Task goal -> Set down each entry from the block beneath, exactly as written.

Recorded information ->

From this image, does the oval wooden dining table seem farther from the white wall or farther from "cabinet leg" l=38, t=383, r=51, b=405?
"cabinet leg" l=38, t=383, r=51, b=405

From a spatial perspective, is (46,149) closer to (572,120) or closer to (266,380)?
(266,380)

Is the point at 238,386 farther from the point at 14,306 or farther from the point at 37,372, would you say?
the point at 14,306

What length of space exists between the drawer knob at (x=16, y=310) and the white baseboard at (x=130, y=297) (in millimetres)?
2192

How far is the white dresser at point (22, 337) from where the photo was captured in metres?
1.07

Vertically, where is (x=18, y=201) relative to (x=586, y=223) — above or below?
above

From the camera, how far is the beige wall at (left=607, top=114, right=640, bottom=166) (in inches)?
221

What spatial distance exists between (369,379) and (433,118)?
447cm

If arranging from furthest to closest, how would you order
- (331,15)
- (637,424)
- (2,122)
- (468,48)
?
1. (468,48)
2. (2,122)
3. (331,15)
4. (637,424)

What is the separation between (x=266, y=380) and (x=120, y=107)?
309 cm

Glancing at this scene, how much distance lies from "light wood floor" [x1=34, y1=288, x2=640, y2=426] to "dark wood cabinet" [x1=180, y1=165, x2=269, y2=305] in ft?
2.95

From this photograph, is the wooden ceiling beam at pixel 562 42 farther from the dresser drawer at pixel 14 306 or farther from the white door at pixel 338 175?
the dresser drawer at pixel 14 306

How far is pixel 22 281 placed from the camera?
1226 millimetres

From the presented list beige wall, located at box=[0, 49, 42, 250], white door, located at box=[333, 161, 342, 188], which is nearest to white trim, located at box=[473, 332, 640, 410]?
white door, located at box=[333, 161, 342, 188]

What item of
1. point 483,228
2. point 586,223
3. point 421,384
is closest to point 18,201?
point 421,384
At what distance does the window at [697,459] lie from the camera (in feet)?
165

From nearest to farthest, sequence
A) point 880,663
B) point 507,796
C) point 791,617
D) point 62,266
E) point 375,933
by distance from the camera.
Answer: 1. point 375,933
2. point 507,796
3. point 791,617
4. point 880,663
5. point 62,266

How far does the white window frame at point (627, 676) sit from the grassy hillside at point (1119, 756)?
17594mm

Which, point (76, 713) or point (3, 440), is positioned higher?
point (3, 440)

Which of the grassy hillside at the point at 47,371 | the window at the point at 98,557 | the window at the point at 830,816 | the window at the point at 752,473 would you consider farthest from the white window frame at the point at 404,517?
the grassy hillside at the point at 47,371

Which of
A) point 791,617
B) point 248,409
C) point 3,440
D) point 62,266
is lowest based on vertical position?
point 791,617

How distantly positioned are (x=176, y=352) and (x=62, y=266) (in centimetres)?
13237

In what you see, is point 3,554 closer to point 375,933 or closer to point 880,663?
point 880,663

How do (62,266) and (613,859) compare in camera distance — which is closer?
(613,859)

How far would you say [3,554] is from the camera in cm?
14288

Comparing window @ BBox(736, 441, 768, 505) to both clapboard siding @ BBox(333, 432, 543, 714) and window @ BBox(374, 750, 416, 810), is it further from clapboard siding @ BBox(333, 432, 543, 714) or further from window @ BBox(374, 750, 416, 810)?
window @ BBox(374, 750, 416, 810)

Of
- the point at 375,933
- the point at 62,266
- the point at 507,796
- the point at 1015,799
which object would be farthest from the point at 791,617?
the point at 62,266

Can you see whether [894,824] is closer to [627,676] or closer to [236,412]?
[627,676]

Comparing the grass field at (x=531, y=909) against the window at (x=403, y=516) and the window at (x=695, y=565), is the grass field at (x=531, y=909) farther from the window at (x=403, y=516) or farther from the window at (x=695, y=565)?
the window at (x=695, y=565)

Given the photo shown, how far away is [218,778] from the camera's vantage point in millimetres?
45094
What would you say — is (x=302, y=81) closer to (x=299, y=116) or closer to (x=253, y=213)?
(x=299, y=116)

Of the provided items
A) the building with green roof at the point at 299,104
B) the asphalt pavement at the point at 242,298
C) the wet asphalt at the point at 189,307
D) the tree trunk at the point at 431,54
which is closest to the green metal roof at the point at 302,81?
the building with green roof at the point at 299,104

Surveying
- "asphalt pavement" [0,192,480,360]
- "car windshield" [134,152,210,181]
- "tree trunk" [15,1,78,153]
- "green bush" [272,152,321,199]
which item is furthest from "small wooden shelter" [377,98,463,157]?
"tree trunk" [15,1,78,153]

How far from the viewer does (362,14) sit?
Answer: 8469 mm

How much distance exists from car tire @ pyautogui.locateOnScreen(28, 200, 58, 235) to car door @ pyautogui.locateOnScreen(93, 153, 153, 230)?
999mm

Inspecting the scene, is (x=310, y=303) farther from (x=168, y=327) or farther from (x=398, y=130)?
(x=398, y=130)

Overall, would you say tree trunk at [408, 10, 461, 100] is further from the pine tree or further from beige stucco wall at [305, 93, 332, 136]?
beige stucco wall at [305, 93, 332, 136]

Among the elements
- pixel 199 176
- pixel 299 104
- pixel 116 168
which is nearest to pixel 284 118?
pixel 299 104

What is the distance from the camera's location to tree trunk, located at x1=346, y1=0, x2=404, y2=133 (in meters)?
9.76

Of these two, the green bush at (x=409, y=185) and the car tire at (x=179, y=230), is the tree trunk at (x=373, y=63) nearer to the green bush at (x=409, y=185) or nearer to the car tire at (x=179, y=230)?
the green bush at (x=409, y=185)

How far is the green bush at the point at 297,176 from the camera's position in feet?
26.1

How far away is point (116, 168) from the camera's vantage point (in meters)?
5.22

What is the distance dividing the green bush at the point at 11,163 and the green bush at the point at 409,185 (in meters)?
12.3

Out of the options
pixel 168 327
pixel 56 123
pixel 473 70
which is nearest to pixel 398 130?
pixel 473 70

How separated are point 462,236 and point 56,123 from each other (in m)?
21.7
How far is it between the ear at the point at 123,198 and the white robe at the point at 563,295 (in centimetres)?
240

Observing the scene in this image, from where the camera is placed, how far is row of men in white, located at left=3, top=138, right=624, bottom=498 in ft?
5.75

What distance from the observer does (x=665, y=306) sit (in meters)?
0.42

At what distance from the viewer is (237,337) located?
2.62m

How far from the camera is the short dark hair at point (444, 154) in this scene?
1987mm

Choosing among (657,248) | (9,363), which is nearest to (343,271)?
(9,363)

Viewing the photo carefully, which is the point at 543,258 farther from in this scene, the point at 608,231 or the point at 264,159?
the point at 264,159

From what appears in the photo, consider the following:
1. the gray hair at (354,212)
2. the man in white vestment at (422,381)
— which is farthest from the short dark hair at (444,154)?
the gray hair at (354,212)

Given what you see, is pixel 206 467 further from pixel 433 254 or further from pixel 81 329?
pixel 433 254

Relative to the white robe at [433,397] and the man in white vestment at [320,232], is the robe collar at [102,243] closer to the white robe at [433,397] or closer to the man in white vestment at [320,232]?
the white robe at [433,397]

Solution to this problem ->
From this image, does the oval wooden dining table seem farther from the white wall or farther from "cabinet leg" l=38, t=383, r=51, b=405?
"cabinet leg" l=38, t=383, r=51, b=405

From a spatial perspective, is (46,149) closer to (572,120) or closer to (266,380)?
(266,380)

Is the point at 238,386 farther from the point at 14,306 or farther from the point at 37,372, would you say?
the point at 14,306

What length of space exists between the drawer knob at (x=16, y=310) and the white baseboard at (x=130, y=297) (in millimetres)?
2192

How far is the white dresser at point (22, 337) from where the photo was captured in metres?
1.07

Vertically, where is (x=18, y=201) relative to (x=586, y=223) — above or below?
above

From the camera, how far is the beige wall at (left=607, top=114, right=640, bottom=166) (in inches)?
221

What spatial distance exists between (369,379) and (433,118)?
447cm

If arranging from furthest to closest, how would you order
- (331,15)
- (637,424)
- (2,122)
- (468,48)
?
1. (468,48)
2. (2,122)
3. (331,15)
4. (637,424)

What is the separation between (x=266, y=380) and (x=120, y=107)?
309 cm

Glancing at this scene, how much distance lies from "light wood floor" [x1=34, y1=288, x2=640, y2=426] to "dark wood cabinet" [x1=180, y1=165, x2=269, y2=305] in ft?
2.95

From this photograph, is the wooden ceiling beam at pixel 562 42 farther from the dresser drawer at pixel 14 306 or farther from the white door at pixel 338 175?
the dresser drawer at pixel 14 306

How far is pixel 22 281 placed from the camera?
1226 millimetres

From the presented list beige wall, located at box=[0, 49, 42, 250], white door, located at box=[333, 161, 342, 188], which is nearest to white trim, located at box=[473, 332, 640, 410]?
white door, located at box=[333, 161, 342, 188]

What item of
1. point 483,228
2. point 586,223
3. point 421,384
is closest to point 18,201?
point 421,384
At what distance does the window at [697,459] lie from the camera (in feet)?
165

From nearest to farthest, sequence
A) point 880,663
B) point 507,796
C) point 791,617
D) point 62,266
E) point 375,933
by distance from the camera.
Answer: 1. point 375,933
2. point 507,796
3. point 791,617
4. point 880,663
5. point 62,266

How far does the white window frame at point (627, 676) sit from the grassy hillside at point (1119, 756)?
17594mm

Which, point (76, 713) or point (3, 440), is positioned higher?
point (3, 440)

Which of the grassy hillside at the point at 47,371 | the window at the point at 98,557 | the window at the point at 830,816 | the window at the point at 752,473 would you consider farthest from the white window frame at the point at 404,517?
the grassy hillside at the point at 47,371

Which of
A) point 791,617
B) point 248,409
C) point 3,440
D) point 62,266
is lowest based on vertical position?
point 791,617

How distantly positioned are (x=176, y=352) and (x=62, y=266) (in centimetres)?
13237

In what you see, is point 3,554 closer to point 375,933 or closer to point 880,663?
point 880,663

How do (62,266) and (613,859) compare in camera distance — which is closer?
(613,859)

How far would you say [3,554] is from the camera in cm?
14288

Comparing window @ BBox(736, 441, 768, 505) to both clapboard siding @ BBox(333, 432, 543, 714) and window @ BBox(374, 750, 416, 810), is it further from clapboard siding @ BBox(333, 432, 543, 714) or further from window @ BBox(374, 750, 416, 810)?
window @ BBox(374, 750, 416, 810)

Of
- the point at 375,933
- the point at 62,266
- the point at 507,796
- the point at 1015,799
which object would be farthest from the point at 791,617?
the point at 62,266

Can you see whether [894,824] is closer to [627,676] or closer to [236,412]?
[627,676]

Comparing the grass field at (x=531, y=909) against the window at (x=403, y=516) and the window at (x=695, y=565), is the grass field at (x=531, y=909) farther from the window at (x=403, y=516) or farther from the window at (x=695, y=565)?
the window at (x=695, y=565)

Given the photo shown, how far away is [218,778] from the camera's vantage point in millimetres?
45094
What would you say — is (x=302, y=81) closer to (x=299, y=116) or closer to (x=253, y=213)?
(x=299, y=116)

Of the provided items
A) the building with green roof at the point at 299,104
B) the asphalt pavement at the point at 242,298
C) the wet asphalt at the point at 189,307
D) the tree trunk at the point at 431,54
which is closest to the green metal roof at the point at 302,81?
the building with green roof at the point at 299,104

Surveying
- "asphalt pavement" [0,192,480,360]
- "car windshield" [134,152,210,181]
- "tree trunk" [15,1,78,153]
- "green bush" [272,152,321,199]
which item is furthest from "small wooden shelter" [377,98,463,157]?
"tree trunk" [15,1,78,153]

How far from the viewer does (362,14) sit?
Answer: 8469 mm

How much distance exists from car tire @ pyautogui.locateOnScreen(28, 200, 58, 235) to car door @ pyautogui.locateOnScreen(93, 153, 153, 230)?
999mm

Inspecting the scene, is (x=310, y=303) farther from (x=168, y=327) or farther from (x=398, y=130)?
(x=398, y=130)

Overall, would you say tree trunk at [408, 10, 461, 100] is further from the pine tree or further from beige stucco wall at [305, 93, 332, 136]?
beige stucco wall at [305, 93, 332, 136]

Among the elements
- pixel 199 176
- pixel 299 104
- pixel 116 168
which is nearest to pixel 284 118?
pixel 299 104

What is the distance from the camera's location to tree trunk, located at x1=346, y1=0, x2=404, y2=133 (in meters)?
9.76

Of these two, the green bush at (x=409, y=185) and the car tire at (x=179, y=230), is the tree trunk at (x=373, y=63) nearer to the green bush at (x=409, y=185) or nearer to the car tire at (x=179, y=230)?
the green bush at (x=409, y=185)

How far is the green bush at the point at 297,176 from the camera's position in feet?
26.1

How far away is point (116, 168) from the camera's vantage point (in meters)?
5.22

What is the distance dividing the green bush at the point at 11,163 and the green bush at the point at 409,185 (in meters)?
12.3

Out of the options
pixel 168 327
pixel 56 123
pixel 473 70
which is nearest to pixel 398 130?
pixel 473 70

How separated are point 462,236 and point 56,123 from each other (in m)?
21.7
How far is it between the ear at the point at 123,198 and the white robe at the point at 563,295 (in centimetres)?
240

Observing the scene in this image, from where the camera is placed, how far is row of men in white, located at left=3, top=138, right=624, bottom=498 in ft?
5.75

What distance from the observer does (x=665, y=306) sit (in meters)?
0.42

At what distance from the viewer is (237,337) located?
2.62m

How far from the camera is the short dark hair at point (444, 154) in this scene?
1987mm

Choosing among (657,248) | (9,363), which is nearest to (343,271)?
(9,363)

Viewing the photo carefully, which is the point at 543,258 farther from in this scene, the point at 608,231 or the point at 264,159?
the point at 264,159

From what appears in the photo, consider the following:
1. the gray hair at (354,212)
2. the man in white vestment at (422,381)
— which is farthest from the short dark hair at (444,154)?
the gray hair at (354,212)

Given what you see, is pixel 206 467 further from pixel 433 254 or further from pixel 81 329?
pixel 433 254

Relative to the white robe at [433,397] and the man in white vestment at [320,232], is the robe collar at [102,243] closer to the white robe at [433,397] or closer to the man in white vestment at [320,232]?
the white robe at [433,397]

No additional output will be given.